In the second year running our regenerative farming programme in Gujarat, farmers saw a 4.1 per cent increase in yield
Regenerative farming practices, in contrast, offer a pathway to reverse this trend. They go back to the basics of land cultivation: working with earth’s systems, not against them. This involves a holistic approach that promotes biodiversity, rebuilds soils and conserves water resources, thus strengthening the foundations of stable crop production.
CottonConnect’s experience working in cotton-growing regions worldwide demonstrates how this approach can translate into measurable resilience.
In the second year running our regenerative farming programme in Gujarat, farmers saw a 4.1 per cent increase in yield compared with control farms, helping stabilise production even in variable conditions. They also saw a 9.8 per cent reduction in input costs and 14 per cent lower water use, lowering exposure to price volatility in fertilisers and pesticides, as well as improving reliability in water-stressed regions.
When combined with other restorative methods such as biochar and agroforestry, regenerative practices can also begin to sequester carbon. In this way, it goes beyond the concept of “do less harm” by actively restoring our landscapes.
In fact, an life cycle assessment study into CottonConnect’s sustainable agriculture efforts found that methods such as farm-level irrigation and reductions in synthetic fertiliser use can cut the carbon footprint of cotton production by more than a third (35.4 per cent per kg of cotton fibre).
Scaled across major agricultural regions, regenerative practices directly support both sector-specific and economy-wide decarbonisation targets, while mitigating emerging regulatory risks.
How can policymakers and businesses engage?
Governments and policymakers have a pivotal role in accelerating a shift towards regenerative agriculture. Beyond implementing ESG guidelines and broad sustainability goals, it requires incentives that make regenerative farming the rational, practical choice. Subsidies, low-interest loans, and grants designed to encourage regenerative practices are essential to unlocking its potential.
As part of a wider initiative for sustainable production, China’s Ministry of Agriculture and Rural Affairs provides a plethora of agricultural subsidies. These include a farmland soil protection subsidy that rewards farmers for the maintenance of healthy soils, alongside a crop rotation and fallowing subsidy that incentivises agricultural biodiversity.
Problems of land degradation, biodiversity loss and earth’s changing systems cannot wait for slow policy cycles or broad ESG commitments
For the central government, these are strategic investments in the resilience of national agricultural landscapes, safeguarding export stability.

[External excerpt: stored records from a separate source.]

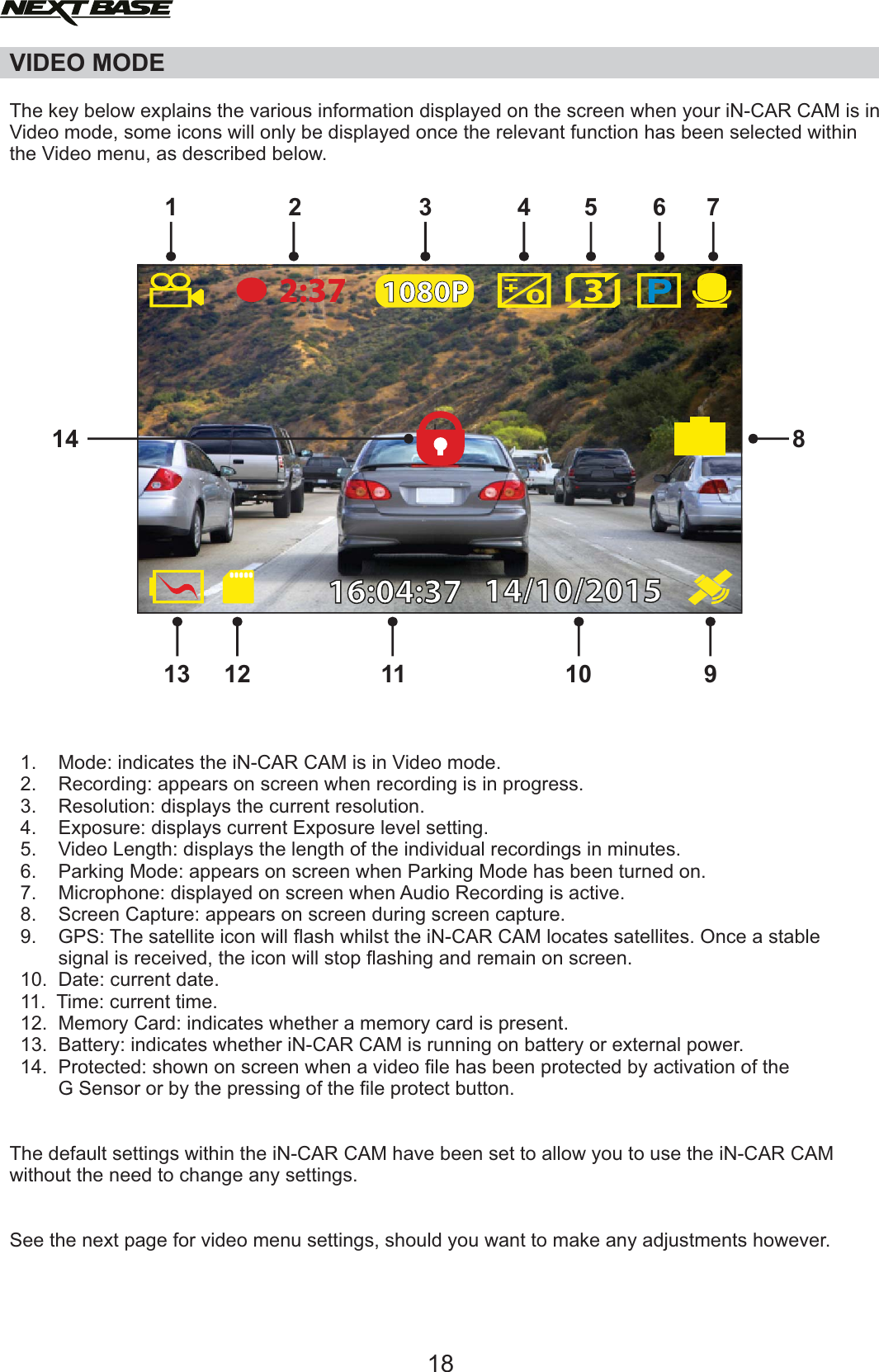 NEXTBASE

VIDEO MODE

The key below explains the various information displayed on the screen when your iN-CAR CAM is in Video mode, some icons will only be displayed once the relevant function has been selected within the Video menu, as described below.

1 2 3 4 5 6 7

2:37 1080P 3 P

14 8

16:04:37 14/10/2015

13 12 11 10 9

1. Mode: indicates the iN-CAR CAM is in Video mode.
2. Recording: appears on screen when recording is in progress.
3. Resolution: displays the current resolution.
4. Exposure: displays current Exposure level setting.
5. Video Length: displays the length of the individual recordings in minutes.
6. Parking Mode: appears on screen when Parking Mode has been turned on.
7. Microphone: displayed on screen when Audio Recording is active.
8. Screen Capture: appears on screen during screen capture.
9. GPS: The satellite icon will flash whilst the iN-CAR CAM locates satellites. Once a stable signal is received, the icon will stop flashing and remain on screen.
10. Date: current date.
11. Time: current time.
12. Memory Card: indicates whether a memory card is present.
13. Battery: indicates whether iN-CAR CAM is running on battery or external power.
14. Protected: shown on screen when a video file has been protected by activation of the G Sensor or by the pressing of the file protect button.

The default settings within the iN-CAR CAM have been set to allow you to use the iN-CAR CAM without the need to change any settings.

See the next page for video menu settings, should you want to make any adjustments however.

18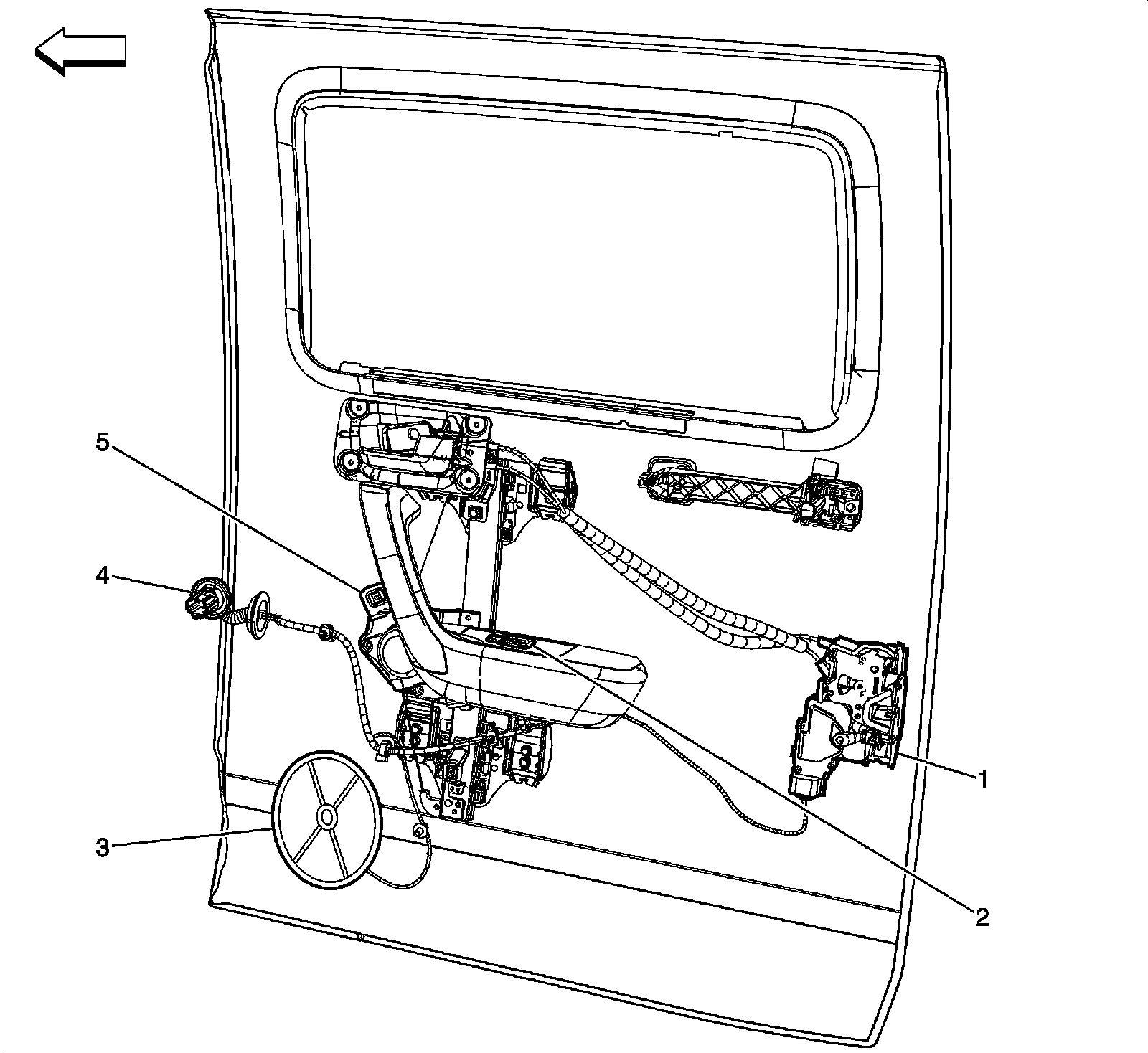 5

4

3

1

2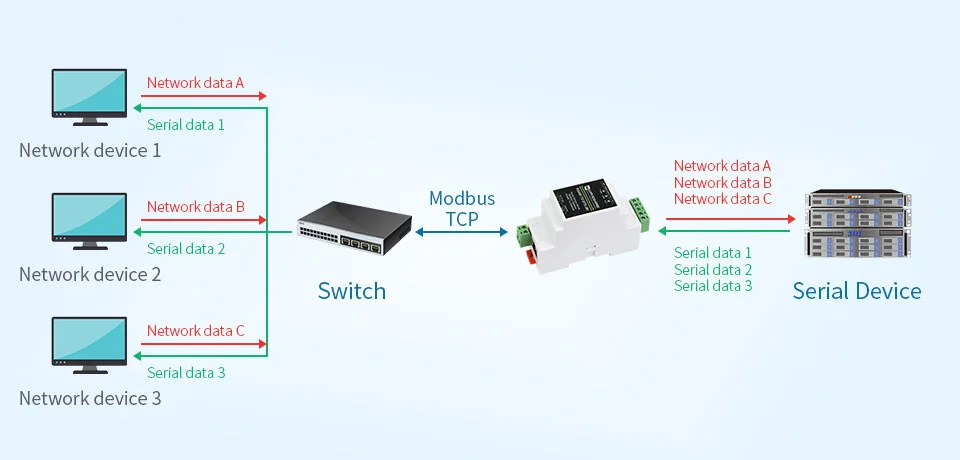 Network data A
Serial data 1
Network device 1

Network data B
Serial data 2
Network device 2

Network data C
Serial data 3
Network device 3

Switch

Modbus
TCP

Network data A
Network data B
Network data C

Serial data 1
Serial data 2
Serial data 3

Serial Device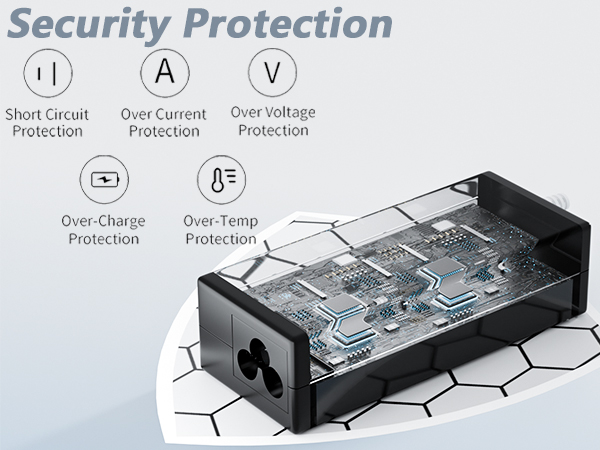 Security Protection

A

V

Short Circuit Protection

Over Current Protection

Over Voltage Protection

Over-Charge Protection

Over-Temp Protection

Further down the supply chain, regulatory bodies reliant on finished product exports, including the EU, have a responsibility to establish traceability and certification frameworks.
The forthcoming directive on empowering consumers for the green transition is a meaningful attempt at this. If effective, the directive will encourage regenerative practices as part of wider brand strategy, integrating it into marketing, consumer trust and long-term competitiveness.
In turn, brands may increase investment in on-the-ground farmer training and education, alongside improved access to resources and tools. Practical examples of this include the creation of demonstration plots and “lead farmer” networks to facilitate peer-to-peer learning and broader dissemination of best practices.
The future of regenerative agriculture
The risks highlighted in the WEF’s report are, at their core, risks of inaction. Problems of land degradation, biodiversity loss and the Earth’s changing systems cannot wait for slow policy cycles or broad ESG commitments.
Instead, they require a rethink of our agricultural practices and a strong implementation of regenerative-forward policy. It also requires engaging all stakeholders, from governments and regulators to businesses and agricultural communities.